EXERCISE REQUIREMENTS | Write out the records below once more, exactly as they stand.

(Items from a dataset)
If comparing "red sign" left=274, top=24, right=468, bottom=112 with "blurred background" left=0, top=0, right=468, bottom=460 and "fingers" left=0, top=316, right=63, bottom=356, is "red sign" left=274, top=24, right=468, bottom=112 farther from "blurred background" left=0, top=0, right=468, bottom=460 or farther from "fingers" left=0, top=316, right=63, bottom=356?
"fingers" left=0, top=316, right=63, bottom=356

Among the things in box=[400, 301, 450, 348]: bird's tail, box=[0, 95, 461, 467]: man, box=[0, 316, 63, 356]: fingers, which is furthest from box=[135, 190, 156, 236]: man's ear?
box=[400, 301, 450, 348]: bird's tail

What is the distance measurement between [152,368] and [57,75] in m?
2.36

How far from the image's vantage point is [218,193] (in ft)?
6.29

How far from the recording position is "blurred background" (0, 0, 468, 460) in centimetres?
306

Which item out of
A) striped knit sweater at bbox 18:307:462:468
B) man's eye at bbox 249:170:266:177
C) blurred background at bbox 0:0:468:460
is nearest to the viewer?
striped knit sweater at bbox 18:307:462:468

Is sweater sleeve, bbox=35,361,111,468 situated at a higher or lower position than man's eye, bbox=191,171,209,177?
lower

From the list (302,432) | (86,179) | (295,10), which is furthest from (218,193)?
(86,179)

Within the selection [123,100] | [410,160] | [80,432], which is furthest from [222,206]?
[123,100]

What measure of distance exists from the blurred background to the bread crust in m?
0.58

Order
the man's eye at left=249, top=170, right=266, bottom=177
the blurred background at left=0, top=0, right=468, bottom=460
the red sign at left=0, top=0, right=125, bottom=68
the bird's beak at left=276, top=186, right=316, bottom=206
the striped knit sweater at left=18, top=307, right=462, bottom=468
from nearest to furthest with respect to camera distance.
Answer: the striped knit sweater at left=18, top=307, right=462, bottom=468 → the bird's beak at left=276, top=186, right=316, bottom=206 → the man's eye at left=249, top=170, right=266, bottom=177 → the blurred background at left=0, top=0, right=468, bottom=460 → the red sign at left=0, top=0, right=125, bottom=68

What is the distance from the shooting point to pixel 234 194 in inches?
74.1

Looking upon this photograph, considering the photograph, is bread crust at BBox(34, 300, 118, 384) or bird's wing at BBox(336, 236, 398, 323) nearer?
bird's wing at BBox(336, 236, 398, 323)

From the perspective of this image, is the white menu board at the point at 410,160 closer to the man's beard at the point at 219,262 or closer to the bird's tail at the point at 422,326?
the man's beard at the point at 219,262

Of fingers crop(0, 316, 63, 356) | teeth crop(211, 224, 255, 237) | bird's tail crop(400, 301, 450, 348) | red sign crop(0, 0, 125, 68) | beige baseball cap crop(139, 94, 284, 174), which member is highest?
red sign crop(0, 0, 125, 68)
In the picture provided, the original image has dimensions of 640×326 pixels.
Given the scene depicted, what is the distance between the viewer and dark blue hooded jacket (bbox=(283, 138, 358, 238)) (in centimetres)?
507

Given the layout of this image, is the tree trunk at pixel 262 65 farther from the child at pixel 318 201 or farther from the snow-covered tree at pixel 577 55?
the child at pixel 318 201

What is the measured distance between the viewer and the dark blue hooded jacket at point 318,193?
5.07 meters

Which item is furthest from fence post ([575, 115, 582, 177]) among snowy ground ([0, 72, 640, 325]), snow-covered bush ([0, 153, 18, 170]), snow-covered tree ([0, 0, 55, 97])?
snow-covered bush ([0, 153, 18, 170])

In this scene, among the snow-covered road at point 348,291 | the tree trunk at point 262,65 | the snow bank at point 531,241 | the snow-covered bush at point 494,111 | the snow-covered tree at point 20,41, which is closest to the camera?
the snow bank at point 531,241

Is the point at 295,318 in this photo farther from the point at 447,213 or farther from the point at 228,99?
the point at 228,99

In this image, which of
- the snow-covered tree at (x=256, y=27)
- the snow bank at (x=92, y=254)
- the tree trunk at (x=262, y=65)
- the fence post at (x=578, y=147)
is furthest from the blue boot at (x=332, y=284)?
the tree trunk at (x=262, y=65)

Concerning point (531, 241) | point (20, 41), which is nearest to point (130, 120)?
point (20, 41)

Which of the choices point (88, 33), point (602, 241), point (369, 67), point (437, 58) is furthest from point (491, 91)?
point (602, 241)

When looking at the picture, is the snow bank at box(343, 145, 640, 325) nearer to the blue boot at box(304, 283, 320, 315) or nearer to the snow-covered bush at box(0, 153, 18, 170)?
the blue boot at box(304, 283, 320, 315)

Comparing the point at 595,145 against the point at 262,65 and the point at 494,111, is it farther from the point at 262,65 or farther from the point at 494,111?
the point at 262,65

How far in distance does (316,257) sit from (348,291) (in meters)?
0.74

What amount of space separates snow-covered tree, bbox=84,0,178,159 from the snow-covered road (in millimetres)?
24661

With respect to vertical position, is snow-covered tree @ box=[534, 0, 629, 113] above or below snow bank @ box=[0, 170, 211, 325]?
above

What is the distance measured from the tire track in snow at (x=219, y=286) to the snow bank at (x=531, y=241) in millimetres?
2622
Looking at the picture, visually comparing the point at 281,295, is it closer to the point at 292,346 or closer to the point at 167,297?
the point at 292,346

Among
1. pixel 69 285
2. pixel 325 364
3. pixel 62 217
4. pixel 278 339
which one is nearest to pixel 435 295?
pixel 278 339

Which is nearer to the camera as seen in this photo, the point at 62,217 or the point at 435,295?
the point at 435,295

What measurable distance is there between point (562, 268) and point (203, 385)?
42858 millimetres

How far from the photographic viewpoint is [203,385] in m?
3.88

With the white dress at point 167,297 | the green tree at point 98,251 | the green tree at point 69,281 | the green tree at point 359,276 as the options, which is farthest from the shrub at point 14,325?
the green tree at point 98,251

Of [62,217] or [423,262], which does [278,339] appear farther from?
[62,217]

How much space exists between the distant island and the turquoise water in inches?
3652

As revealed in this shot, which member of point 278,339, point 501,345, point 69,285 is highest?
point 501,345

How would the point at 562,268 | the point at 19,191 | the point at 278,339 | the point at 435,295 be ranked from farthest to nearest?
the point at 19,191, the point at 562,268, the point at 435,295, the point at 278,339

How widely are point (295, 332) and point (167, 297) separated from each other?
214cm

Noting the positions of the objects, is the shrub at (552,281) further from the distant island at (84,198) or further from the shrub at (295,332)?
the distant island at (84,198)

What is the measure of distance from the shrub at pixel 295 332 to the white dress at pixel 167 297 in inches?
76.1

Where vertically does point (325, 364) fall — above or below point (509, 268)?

EXERCISE RESPONSE |
If comparing "red sign" left=274, top=24, right=468, bottom=112 with "blurred background" left=0, top=0, right=468, bottom=460 and "fingers" left=0, top=316, right=63, bottom=356, is "red sign" left=274, top=24, right=468, bottom=112 farther from "blurred background" left=0, top=0, right=468, bottom=460 or farther from "fingers" left=0, top=316, right=63, bottom=356?
"fingers" left=0, top=316, right=63, bottom=356

Among the things in box=[400, 301, 450, 348]: bird's tail, box=[0, 95, 461, 467]: man, box=[0, 316, 63, 356]: fingers, which is furthest from box=[135, 190, 156, 236]: man's ear?
box=[400, 301, 450, 348]: bird's tail

What is the distance measurement between [152,368] and [57,75] in m?
2.36

How far from the image's vantage point is [218,193] (in ft)?
6.29

How far from the recording position is "blurred background" (0, 0, 468, 460) in centimetres?
306

Which item out of
A) striped knit sweater at bbox 18:307:462:468
B) man's eye at bbox 249:170:266:177
C) blurred background at bbox 0:0:468:460
is nearest to the viewer?
striped knit sweater at bbox 18:307:462:468

Is sweater sleeve, bbox=35,361,111,468 situated at a higher or lower position than man's eye, bbox=191,171,209,177?
lower

From the list (302,432) | (86,179) | (295,10), which is furthest from (218,193)?
(86,179)

Within the selection [123,100] | [410,160] | [80,432], which is furthest from [222,206]?
[123,100]

What measure of distance exists from the blurred background to the bread crust in m?
0.58

Order
the man's eye at left=249, top=170, right=266, bottom=177
the blurred background at left=0, top=0, right=468, bottom=460
the red sign at left=0, top=0, right=125, bottom=68
the bird's beak at left=276, top=186, right=316, bottom=206
the striped knit sweater at left=18, top=307, right=462, bottom=468
from nearest to furthest with respect to camera distance.
Answer: the striped knit sweater at left=18, top=307, right=462, bottom=468 → the bird's beak at left=276, top=186, right=316, bottom=206 → the man's eye at left=249, top=170, right=266, bottom=177 → the blurred background at left=0, top=0, right=468, bottom=460 → the red sign at left=0, top=0, right=125, bottom=68

What is the distance from the shooting point to pixel 234 194 in inches?
74.1

Looking upon this photograph, considering the photograph, is bread crust at BBox(34, 300, 118, 384) or bird's wing at BBox(336, 236, 398, 323) nearer?
bird's wing at BBox(336, 236, 398, 323)

From the perspective of this image, is the white menu board at the point at 410,160 closer to the man's beard at the point at 219,262 or closer to the bird's tail at the point at 422,326?
the man's beard at the point at 219,262

Of fingers crop(0, 316, 63, 356) | teeth crop(211, 224, 255, 237) | bird's tail crop(400, 301, 450, 348) | red sign crop(0, 0, 125, 68) | beige baseball cap crop(139, 94, 284, 174), which member is highest?
red sign crop(0, 0, 125, 68)
In the picture provided, the original image has dimensions of 640×326 pixels.
Given the scene depicted, what is the distance between the viewer and dark blue hooded jacket (bbox=(283, 138, 358, 238)) (in centimetres)?
507

Given the layout of this image, is the tree trunk at pixel 262 65 farther from the child at pixel 318 201 or farther from the snow-covered tree at pixel 577 55?
the child at pixel 318 201

What is the measured distance between the viewer and the dark blue hooded jacket at point 318,193?
5.07 meters

Which item is furthest from fence post ([575, 115, 582, 177]) among snowy ground ([0, 72, 640, 325]), snow-covered bush ([0, 153, 18, 170]), snow-covered tree ([0, 0, 55, 97])?
snow-covered bush ([0, 153, 18, 170])

In this scene, among the snow-covered road at point 348,291 | the tree trunk at point 262,65 | the snow bank at point 531,241 | the snow-covered bush at point 494,111 | the snow-covered tree at point 20,41, which is closest to the camera?
the snow bank at point 531,241

Is the point at 295,318 in this photo farther from the point at 447,213 or farther from the point at 228,99?
the point at 228,99

In this image, which of
- the snow-covered tree at (x=256, y=27)
- the snow bank at (x=92, y=254)
- the tree trunk at (x=262, y=65)
- the fence post at (x=578, y=147)
is furthest from the blue boot at (x=332, y=284)?
the tree trunk at (x=262, y=65)

Concerning point (531, 241) | point (20, 41), which is nearest to point (130, 120)?
point (20, 41)

Which of the choices point (88, 33), point (602, 241), point (369, 67), point (437, 58) is furthest from point (491, 91)?
point (602, 241)

When looking at the picture, is the snow bank at box(343, 145, 640, 325) nearer to the blue boot at box(304, 283, 320, 315) or nearer to the snow-covered bush at box(0, 153, 18, 170)?
the blue boot at box(304, 283, 320, 315)

Comparing the point at 595,145 against the point at 262,65 and the point at 494,111, is it farther from the point at 262,65 or farther from the point at 494,111?
the point at 262,65

How far in distance does (316,257) sit from (348,291) (in meters)?
0.74

What amount of space separates snow-covered tree, bbox=84,0,178,159 from the snow-covered road (in millimetres)?
24661

With respect to vertical position, is snow-covered tree @ box=[534, 0, 629, 113] above or below snow bank @ box=[0, 170, 211, 325]?
above

What is the distance measured from the tire track in snow at (x=219, y=286) to the snow bank at (x=531, y=241) in millimetres?
2622
Looking at the picture, visually comparing the point at 281,295, is it closer to the point at 292,346 or closer to the point at 167,297?
the point at 292,346

Among
1. pixel 69 285
2. pixel 325 364
3. pixel 62 217
4. pixel 278 339
which one is nearest to pixel 435 295?
pixel 278 339

Which is nearer to the camera as seen in this photo, the point at 62,217 or the point at 435,295?
the point at 435,295

What measurable distance is there between point (562, 268) and point (203, 385)?
42858 millimetres

How far from the photographic viewpoint is [203,385] in m?
3.88

With the white dress at point 167,297 | the green tree at point 98,251 | the green tree at point 69,281 | the green tree at point 359,276 as the options, which is farthest from the shrub at point 14,325?
the green tree at point 98,251

Of [62,217] or [423,262], which does [278,339] appear farther from?
[62,217]

How much space exists between the distant island and the turquoise water in inches?
3652

As revealed in this shot, which member of point 278,339, point 501,345, point 69,285 is highest?
point 501,345

How would the point at 562,268 | the point at 19,191 | the point at 278,339 | the point at 435,295 be ranked from farthest to nearest?
the point at 19,191, the point at 562,268, the point at 435,295, the point at 278,339

How widely are point (295, 332) and point (167, 297) separated from each other?
214cm

Noting the positions of the objects, is the shrub at (552,281) further from the distant island at (84,198) or further from the shrub at (295,332)?
the distant island at (84,198)

What is the measure of distance from the shrub at pixel 295 332 to the white dress at pixel 167 297 in inches?
76.1

Where vertically does point (325, 364) fall — above or below point (509, 268)?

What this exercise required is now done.